Being Brahmin, Being Modern by Ramesh Bairy

Being Brahmin, Being Modern by Ramesh Bairy

Author:Ramesh Bairy [Ramesh, Bairy T. S.]
Language: eng
Format: epub
ISBN: 9781136198199
Publisher: Taylor and Francis
Published: 2022-06-15T00:00:00+00:00


Shifting Articulations: Corporate and Jati Associations

This section details the varied logics of corporate and jati associations. I begin with the pioneering efforts of the 1940s and devolve upon the contexts in which AKBMS emerged. The axis of this reexamination is then counterposed to the trajectory and concerns of jati associations.

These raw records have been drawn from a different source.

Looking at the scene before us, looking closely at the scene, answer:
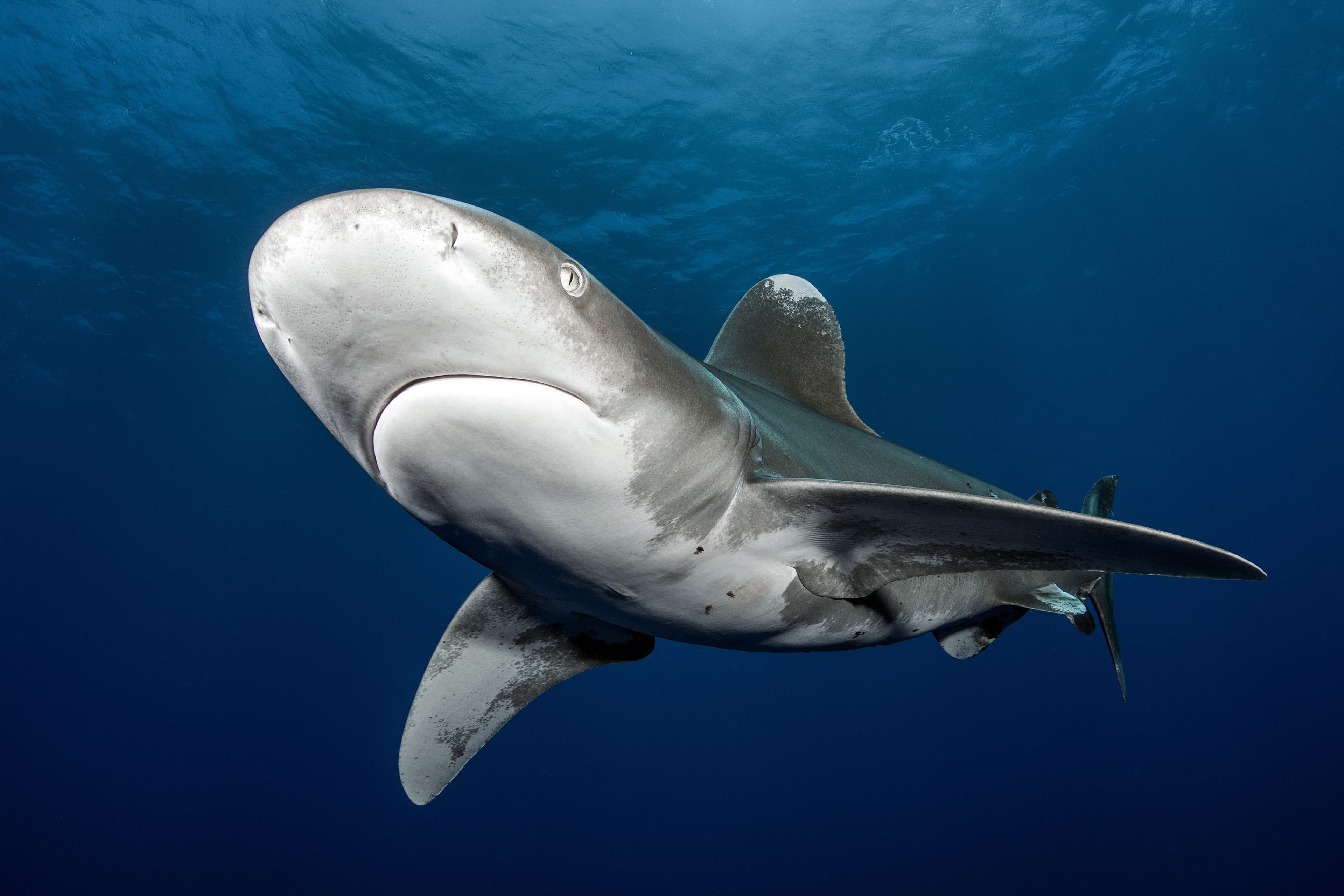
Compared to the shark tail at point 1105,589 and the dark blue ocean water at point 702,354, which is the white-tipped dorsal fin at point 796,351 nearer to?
the shark tail at point 1105,589

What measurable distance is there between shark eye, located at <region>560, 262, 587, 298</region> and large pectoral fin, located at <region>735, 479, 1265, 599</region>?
871 mm

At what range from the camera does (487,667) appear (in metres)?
2.99

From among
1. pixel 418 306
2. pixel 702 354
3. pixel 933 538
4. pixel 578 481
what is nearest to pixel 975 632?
pixel 933 538

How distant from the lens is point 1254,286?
91.4 ft

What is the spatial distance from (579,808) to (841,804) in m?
25.1

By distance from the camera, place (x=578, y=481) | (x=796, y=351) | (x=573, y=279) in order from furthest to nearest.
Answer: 1. (x=796, y=351)
2. (x=578, y=481)
3. (x=573, y=279)

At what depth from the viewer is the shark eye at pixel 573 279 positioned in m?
1.29

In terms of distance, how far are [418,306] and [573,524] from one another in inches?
28.9

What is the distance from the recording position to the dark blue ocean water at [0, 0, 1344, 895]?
14234 millimetres

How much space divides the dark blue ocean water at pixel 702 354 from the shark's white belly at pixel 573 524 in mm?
14240

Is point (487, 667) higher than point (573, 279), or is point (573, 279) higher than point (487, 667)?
point (573, 279)

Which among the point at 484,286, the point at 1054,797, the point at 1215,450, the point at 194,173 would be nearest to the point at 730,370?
the point at 484,286

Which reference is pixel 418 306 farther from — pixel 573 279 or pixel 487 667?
pixel 487 667

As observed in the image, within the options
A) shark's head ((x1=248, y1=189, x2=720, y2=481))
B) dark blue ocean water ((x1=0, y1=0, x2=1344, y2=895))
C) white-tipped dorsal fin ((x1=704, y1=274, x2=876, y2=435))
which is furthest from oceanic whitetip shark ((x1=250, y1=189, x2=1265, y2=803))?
dark blue ocean water ((x1=0, y1=0, x2=1344, y2=895))
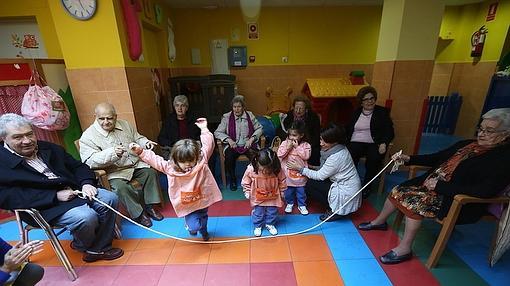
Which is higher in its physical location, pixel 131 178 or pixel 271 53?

The registers of identity animating the corporate associational activities of the 1940s point to the deeply contested space that an association wishing to speak for the Brahmins was seeking to inhabit. For the Brahmin, this space comes overdetermined in its meanings, possibilities and legitimacies, and is largely inimical at that. It is a field that the ‘non-Brahmin’ had made his own, acquiring legitimacy by defining himself in opposition to the figure and persona of the Brahmin, and deploying the associational space as a crucial medium to enunciate this subjectivity. The modern state (and in some senses, the growing dominance of the ethos and ethics of modernity itself) readily agreed to play by those very terms. What is more, an increasing number of Brahmins began to interrogate the state of being Brahmin and, thereby, came to form a complex relationship with the efforts being made to bring Brahmins together under the umbrella of associations. Primarily, the Brahmin persona that was resurrected by the associations in the wake of these complexities had to be vested with greater moral force, energy and legitimation. In doing so, this self-imagination had to evade an exclusive focus on the ‘materiality’ of the community (in terms of its demands for resources) and instead foreground a normatively appealing Brahmin. However, this elision works to subvert the very imperative of caste associations—of seeking to work towards improving the material conditions of the community. In an attempt to strike a balance between these two incompatible pulls, the non-Brahmin attack is itself made to work towards justifying the emergence of Brahmin associations. As we will see below, hostility to state intervention for social justice—e.g., through reservations—also provided a ground for articulating the need to come together.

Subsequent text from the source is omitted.